González R, García M, de la Vega A R, Arruzazabala M L, Pérez H
Allergol Immunopathol (Madr). 1979 Mar-Apr;7(2):125-34.
Diethylcarbamazine citrate (DEC) is an anthelmintic drug which has been used recently, with varying results, in the treatment of bronchial asthma. We have examined the pharmacological activity of this drug in several in vivo and in vitro models of experimental anaphylaxis. DEC at doses of 25 and 50 mg per kg given intraperitoneally significantly reduced the mortality rate in sensitized guinea pigs during protracted shock phase but did not modify the time for the appearance of dyspnoea when antigen (egg albumin) was administered as aerosol. Nor did DEC at therapeutic doses inhibit the degranulation and histamine release from rat isolated peritoneal mast cells induced by phospholipase A, compound 48/80, and antigen respectively. It has been suggested that one possible explanation for the apparent effectiveness of DEC in asthma is its ability to antagonize prostaglandin F2 alpha. Our results using in vivo and in vitro models of bronchoconstriction in guinea pigs do not support this hypothesis to explain the inhibition of protacted shock by DEC.

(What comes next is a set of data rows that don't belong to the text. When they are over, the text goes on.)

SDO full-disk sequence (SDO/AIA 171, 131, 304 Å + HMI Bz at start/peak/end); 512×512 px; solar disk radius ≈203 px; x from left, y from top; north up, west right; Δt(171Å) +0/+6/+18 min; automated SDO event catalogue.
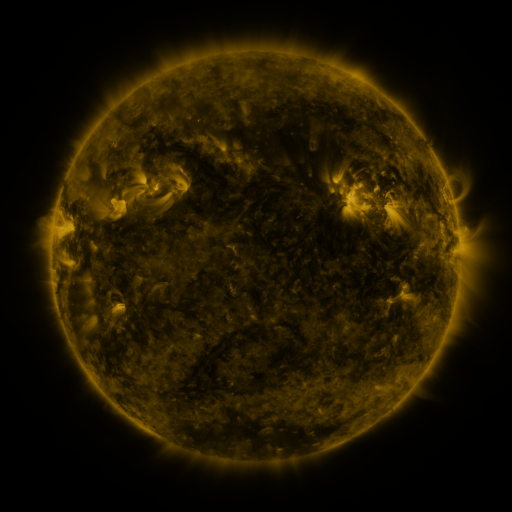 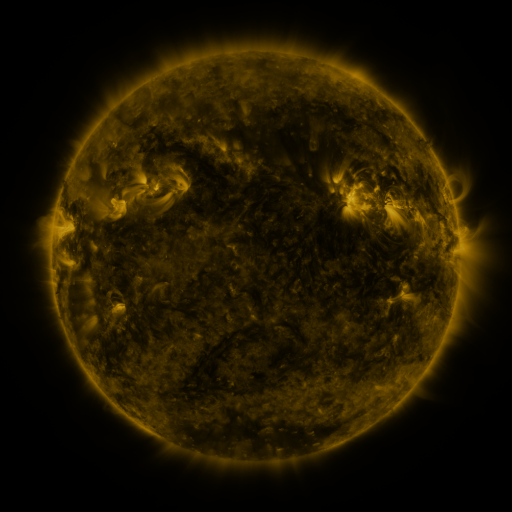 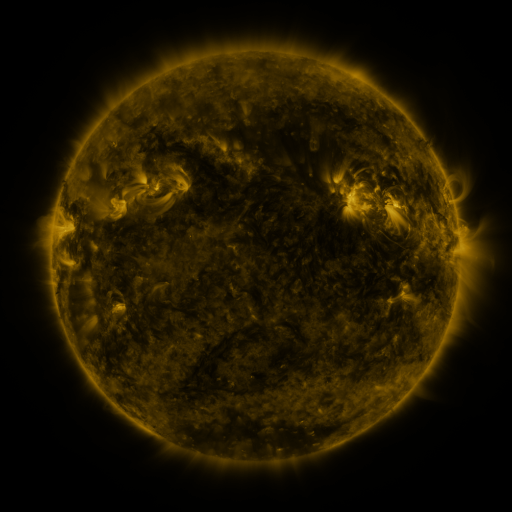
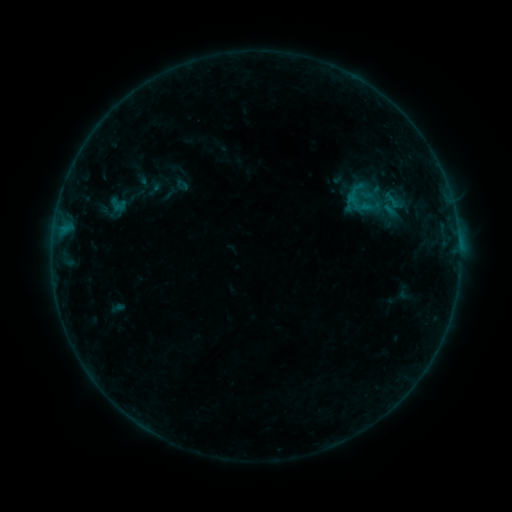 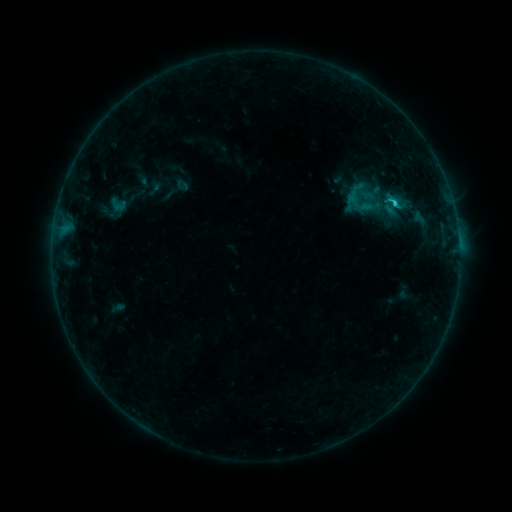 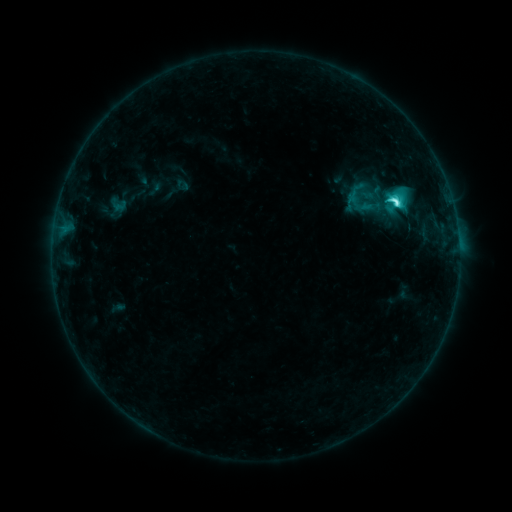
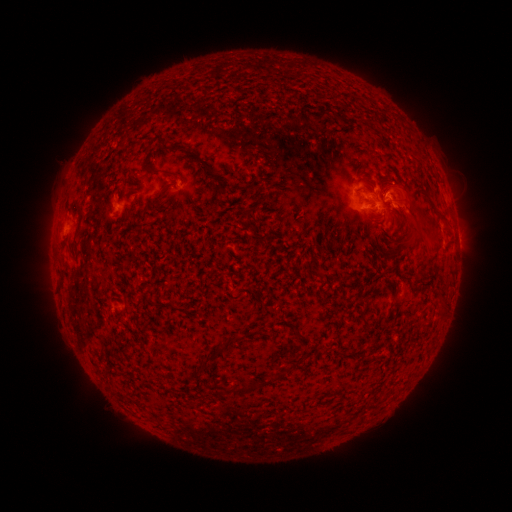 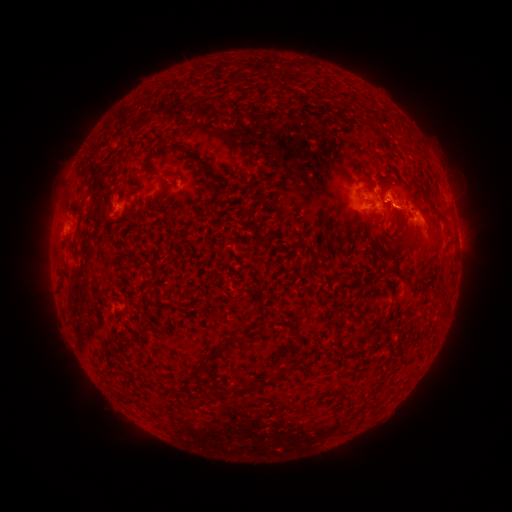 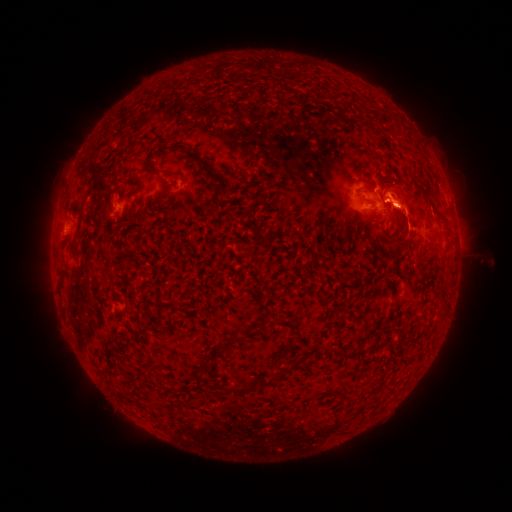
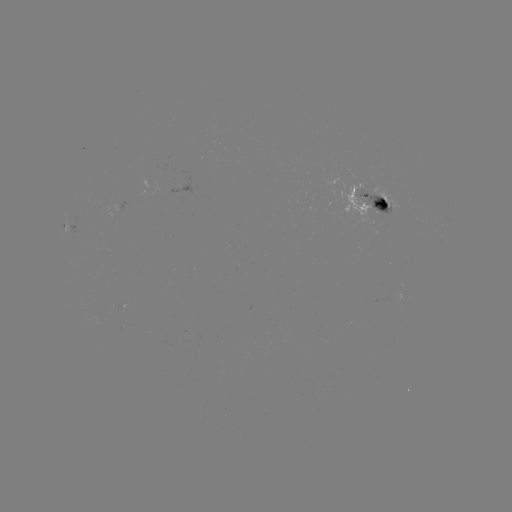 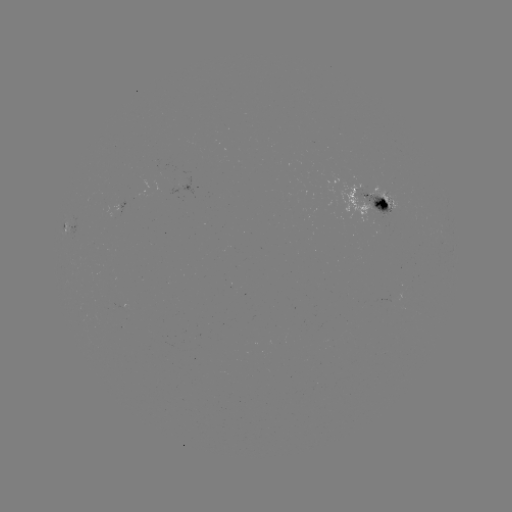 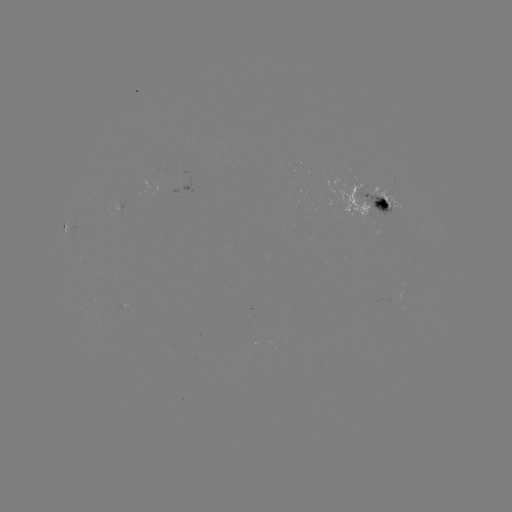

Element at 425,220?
eruption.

枸橼酸乙胺嗪(DEC)是一种驱虫药,最近已用于治疗支气管哮喘,但其疗效各异。我们在几种实验性过敏反应的体内和体外模型中研究了该药物的药理活性。腹腔注射剂量为每公斤25毫克和50毫克的DEC可显著降低致敏豚鼠在延长休克期的死亡率,但当以气雾剂形式给予抗原(卵清蛋白)时,并未改变呼吸困难出现的时间。治疗剂量的DEC也不能抑制磷脂酶A、化合物48/80和抗原分别诱导的大鼠离体腹膜肥大细胞的脱颗粒和组胺释放。有人提出,DEC在哮喘中明显有效的一个可能解释是其拮抗前列腺素F2α的能力。我们使用豚鼠支气管收缩的体内和体外模型所得到的结果并不支持这一假设来解释DEC对延长休克的抑制作用。